Written task A:
Name every function value that the dynamic calculations text below lists as available for the Cumulative calculation.

Excerpted text:
Dynamic Calculations

Dynamic Calculations is a part of the Expression function. Using Dynamic Calculations, you can define formulas to create new features from the existing features of the dataset.

Dynamic Calculations is one of the features available in the Expression Builder on the Feature Definition page.

Types of Dynamic Calculation

The different types of Dynamic Calculations are explained in the table below.

Name and Calculation Type	Code Editor	Description
Cumulative cumulative(, function="Sum", decimals=4)	`cumulative([Element1], function="Sum", decimals=4)`	It returns the cumulative value of the selected Feature based on the selected Function. Available values are: Sum Mean Max Min
Rolling Window rollingWindow(, function="Sum", direction="Backward", windowSize=1, decimals=4)	`rollingWindow([Element1], function="Sum", direction="Backward", windowSize=1, decimals=4)`	It returns the rolling value of the selected Feature based on the defined Window Size. Example: rollingWindow([Row ID], function="Mean", direction="Forward", windowSize=1, decimals=4)

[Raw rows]

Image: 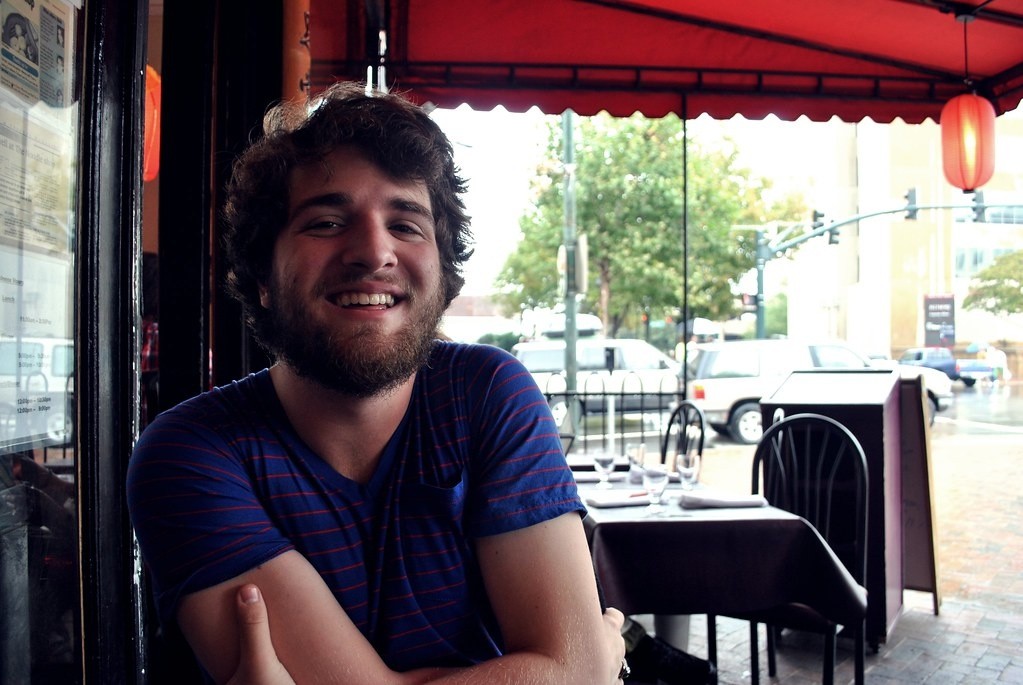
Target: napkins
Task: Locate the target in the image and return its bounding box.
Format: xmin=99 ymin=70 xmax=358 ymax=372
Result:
xmin=679 ymin=491 xmax=768 ymax=511
xmin=583 ymin=494 xmax=650 ymax=510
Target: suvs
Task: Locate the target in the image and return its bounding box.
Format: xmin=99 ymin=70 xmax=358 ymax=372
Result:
xmin=672 ymin=338 xmax=955 ymax=445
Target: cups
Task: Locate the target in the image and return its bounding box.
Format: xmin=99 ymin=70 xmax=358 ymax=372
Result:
xmin=676 ymin=454 xmax=701 ymax=495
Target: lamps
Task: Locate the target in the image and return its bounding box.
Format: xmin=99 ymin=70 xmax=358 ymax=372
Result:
xmin=939 ymin=7 xmax=998 ymax=193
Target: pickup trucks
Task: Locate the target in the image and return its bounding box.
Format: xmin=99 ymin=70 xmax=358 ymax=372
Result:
xmin=896 ymin=346 xmax=994 ymax=387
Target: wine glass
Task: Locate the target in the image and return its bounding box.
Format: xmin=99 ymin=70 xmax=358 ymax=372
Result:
xmin=642 ymin=463 xmax=670 ymax=516
xmin=594 ymin=452 xmax=615 ymax=488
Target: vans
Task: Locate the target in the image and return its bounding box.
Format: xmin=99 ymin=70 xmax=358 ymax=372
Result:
xmin=503 ymin=338 xmax=685 ymax=436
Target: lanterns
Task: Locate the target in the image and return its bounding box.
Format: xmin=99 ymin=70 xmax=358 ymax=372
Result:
xmin=941 ymin=92 xmax=996 ymax=195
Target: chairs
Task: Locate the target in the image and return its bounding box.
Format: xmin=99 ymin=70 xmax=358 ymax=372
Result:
xmin=655 ymin=400 xmax=707 ymax=485
xmin=706 ymin=412 xmax=870 ymax=685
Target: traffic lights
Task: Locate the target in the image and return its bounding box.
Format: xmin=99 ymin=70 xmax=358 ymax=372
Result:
xmin=971 ymin=191 xmax=985 ymax=223
xmin=904 ymin=187 xmax=917 ymax=220
xmin=741 ymin=293 xmax=758 ymax=312
xmin=811 ymin=210 xmax=825 ymax=236
xmin=828 ymin=219 xmax=839 ymax=244
xmin=642 ymin=306 xmax=649 ymax=325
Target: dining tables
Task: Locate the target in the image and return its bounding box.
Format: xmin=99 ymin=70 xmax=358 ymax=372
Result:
xmin=569 ymin=467 xmax=872 ymax=685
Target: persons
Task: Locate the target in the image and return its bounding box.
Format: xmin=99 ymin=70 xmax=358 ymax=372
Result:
xmin=122 ymin=84 xmax=627 ymax=685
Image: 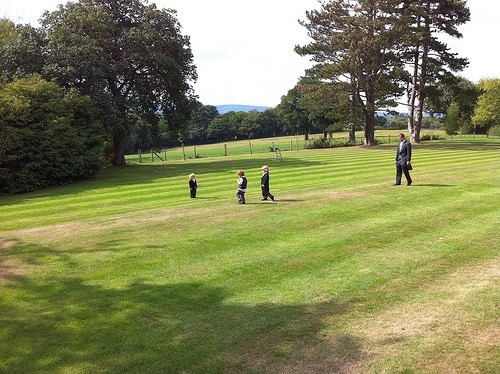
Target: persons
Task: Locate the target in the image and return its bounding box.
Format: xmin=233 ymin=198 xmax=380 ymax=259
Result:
xmin=260 ymin=165 xmax=275 ymax=201
xmin=236 ymin=170 xmax=248 ymax=203
xmin=393 ymin=134 xmax=412 ymax=186
xmin=189 ymin=173 xmax=197 ymax=198
xmin=349 ymin=127 xmax=352 ymax=139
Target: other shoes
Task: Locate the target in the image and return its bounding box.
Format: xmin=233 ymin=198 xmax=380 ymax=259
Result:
xmin=272 ymin=196 xmax=274 ymax=201
xmin=394 ymin=184 xmax=400 ymax=186
xmin=407 ymin=181 xmax=412 ymax=185
xmin=262 ymin=198 xmax=267 ymax=201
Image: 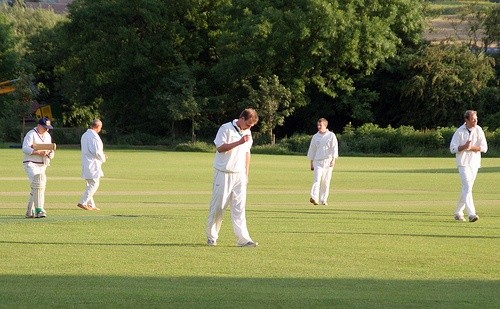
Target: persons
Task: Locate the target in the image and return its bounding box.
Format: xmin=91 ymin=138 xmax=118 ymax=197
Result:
xmin=450 ymin=110 xmax=488 ymax=222
xmin=307 ymin=118 xmax=338 ymax=205
xmin=22 ymin=118 xmax=55 ymax=219
xmin=77 ymin=119 xmax=108 ymax=211
xmin=206 ymin=108 xmax=258 ymax=248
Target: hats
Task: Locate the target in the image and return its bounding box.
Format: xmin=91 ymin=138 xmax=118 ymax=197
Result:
xmin=37 ymin=117 xmax=54 ymax=129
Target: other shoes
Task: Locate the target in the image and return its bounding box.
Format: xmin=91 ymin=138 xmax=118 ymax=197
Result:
xmin=246 ymin=241 xmax=258 ymax=247
xmin=207 ymin=239 xmax=218 ymax=246
xmin=468 ymin=215 xmax=479 ymax=222
xmin=92 ymin=207 xmax=100 ymax=211
xmin=25 ymin=212 xmax=36 ymax=218
xmin=322 ymin=201 xmax=327 ymax=205
xmin=78 ymin=203 xmax=91 ymax=210
xmin=36 ymin=212 xmax=47 ymax=218
xmin=310 ymin=197 xmax=318 ymax=206
xmin=455 ymin=215 xmax=465 ymax=221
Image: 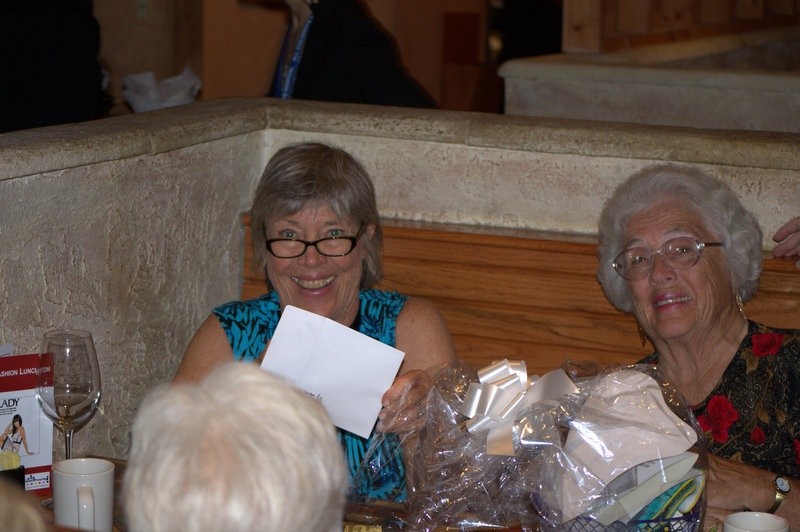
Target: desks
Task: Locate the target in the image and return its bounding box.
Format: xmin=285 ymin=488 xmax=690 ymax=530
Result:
xmin=45 ymin=454 xmax=414 ymax=532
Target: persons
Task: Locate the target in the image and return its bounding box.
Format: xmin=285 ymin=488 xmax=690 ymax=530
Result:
xmin=122 ymin=359 xmax=346 ymax=532
xmin=0 ymin=414 xmax=34 ymax=456
xmin=172 ymin=142 xmax=459 ymax=502
xmin=596 ymin=162 xmax=800 ymax=532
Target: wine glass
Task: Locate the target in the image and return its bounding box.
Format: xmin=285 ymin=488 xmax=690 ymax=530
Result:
xmin=35 ymin=330 xmax=98 ymax=459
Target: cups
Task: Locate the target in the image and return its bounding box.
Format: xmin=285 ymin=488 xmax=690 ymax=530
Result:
xmin=722 ymin=512 xmax=789 ymax=532
xmin=51 ymin=459 xmax=114 ymax=532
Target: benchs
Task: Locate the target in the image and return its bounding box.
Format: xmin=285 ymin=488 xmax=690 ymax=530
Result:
xmin=240 ymin=211 xmax=800 ymax=376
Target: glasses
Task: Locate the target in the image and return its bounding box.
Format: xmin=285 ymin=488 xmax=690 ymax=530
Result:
xmin=263 ymin=223 xmax=367 ymax=258
xmin=613 ymin=237 xmax=726 ymax=281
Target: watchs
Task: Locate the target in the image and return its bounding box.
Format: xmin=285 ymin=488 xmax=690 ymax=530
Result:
xmin=768 ymin=473 xmax=791 ymax=514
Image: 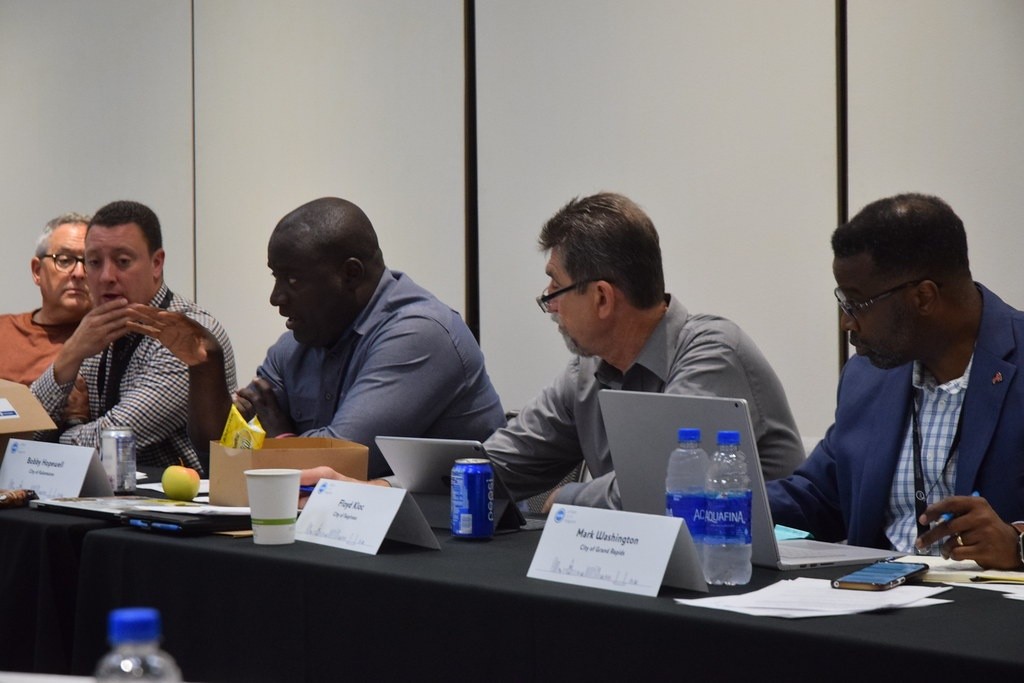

Written task B:
Put the lines of the rows above into a numbered list. Start with the first line of the rows, go on through the line with "xmin=676 ymin=454 xmax=701 ymax=495", skip blank lines, and leave the pictures out.

Correct answer A:
Sum, Mean, Max, Min

Correct answer B:
1. Image: 
2. Target: napkins
3. Task: Locate the target in the image and return its bounding box.
4. Format: xmin=99 ymin=70 xmax=358 ymax=372
5. Result:
6. xmin=679 ymin=491 xmax=768 ymax=511
7. xmin=583 ymin=494 xmax=650 ymax=510
8. Target: suvs
9. Task: Locate the target in the image and return its bounding box.
10. Format: xmin=99 ymin=70 xmax=358 ymax=372
11. Result:
12. xmin=672 ymin=338 xmax=955 ymax=445
13. Target: cups
14. Task: Locate the target in the image and return its bounding box.
15. Format: xmin=99 ymin=70 xmax=358 ymax=372
16. Result:
17. xmin=676 ymin=454 xmax=701 ymax=495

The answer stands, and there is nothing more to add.